Danúbio do Pernambuco

As ideias dos derrotados de ontem ainda têm força que chegue para ganhar hoje e amanhã.

Começo por contar uma história que poderá estragar — apenas um pouco — a surpresa de uma das cenas do filme Stefan Zweig: Adeus, Europa que estreou ontem nas salas de cinema portuguesas. Se estiver decidido a vê-lo neste fim-de-semana, poderá querer voltar a esta crónica depois. Mas pode sempre ir ver o filme mesmo depois desta leitura, e deve até, que ele não perde por isso o muito interesse que tem.

A certa altura do seu exílio no Brasil, Zweig e a companheira atravessam um campo de cana-de-açúcar no Agreste nordestino, acompanhados por um guia que os leva a visitar um autarca da região, enquanto Zweig fica sempre para trás escrevinhando mais umas notas para um futuro livro. Chegados finalmente à Casa Grande onde estão o Prefeito, a mulher e alguns representantes da comunidade, ouvimos o típico discurso gongórico destas ocasiões, findo o qual o político local chama a atenção para a banda filarmónica que vai interpretar, diz ele, "uma música da terra deste famoso escritor, a Áustria!". A custo, resfolegando desafinadamente para os instrumentos de sopro, os músicos lá conseguem tirar da tubas e dos pífaros os primeiros acordes de qualquer coisa.

É o Danúbio Azul. A interpretação é, a todos os títulos, horrível. A música, para quem não gosta, já é delicodoce em extremo. E, no entanto, uma lágrima rola pelo rosto de Stefan Zweig abaixo.

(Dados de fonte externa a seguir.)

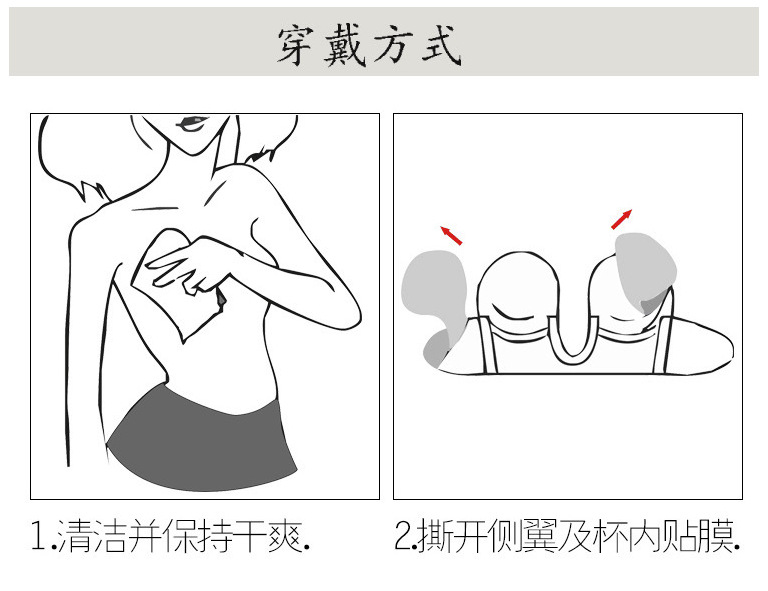 穿戴方式

1.清洁并保持干爽.

2.撕开侧翼及杯内贴膜.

Significa, acho eu, duas coisas. Saudades, é claro, pela ideia de um país como uma casa. Quem esteve fora sabe perfeitamente que não é a perfeição estética nem o bom gosto que nos fazem chorar; é, pelo contrário, a surpresa perante a nossa emoção com as coisas mais patéticas do nosso patriotismo. Em segundo lugar, talvez a gratidão sentida perante a generosidade de humanos do outro lado do mundo que se esforçam por assassinar uma música da nossa terra só pela vontade de nos consolar no exílio.

E nesse momento o filme encontra aquilo de que Zweig andava à procura: o sentimento de comunidade que une patriotismo e cosmopolitismo.

É bom lembrar que Zweig era então um homem derrotado. Um dos escritores mais famosos do mundo, vivendo com algum conforto e com vias de fuga garantidas, apesar da tragédia europeia da II Guerra Mundial, mas derrotado. Os seus livros proibidos, as suas ideias escarnecidas pelos ideólogos do nacional-populismo de então, tão oportunistas e gabarolas como os de hoje. O que estava a dar, proclamava-se, era o interesse da nação, a sua suprema conveniência em ser tão egoísta quanto necessário, a impiedosa primazia dos vencedores no inevitável conflito entre fortes e fracos. Nenhuma complacência, nenhuma lágrima pelo mundo de ontem de Zweig.

E no entanto as ideias de Stefan Zweig não tinham nada de irrealizável. Ele fala delas a certa altura no filme: uma Europa sem fronteiras, onde será possível viajar sem passaporte. Numa conferência dada em Estrasburgo, põe-se a sonhar com a utopia prática de um programa de intercâmbio entre estudantes de vários países. Qualquer delas uma banalidade dos nossos dias. Se ele não se tivesse suicidado em Petrópolis em 1942, não é de excluir que ainda tivesse chegado a dizer olá, e não adeus, a alguma dessas ideias em sua vida.

A memória de Zweig tem suscitado muito interesse nos nossos dias, desde a inspiração que deu para uma comédia como Grand Budapest Hotel até ao panorama contido e íntimo deste novo filme. É natural, dado os tempos que correm. E é importante ir ver este filme. Mas é essencial não sair de lá com a ideia de que está tudo perdido de novo. As ideias dos derrotados de ontem ainda têm força que chegue para ganhar hoje e amanhã.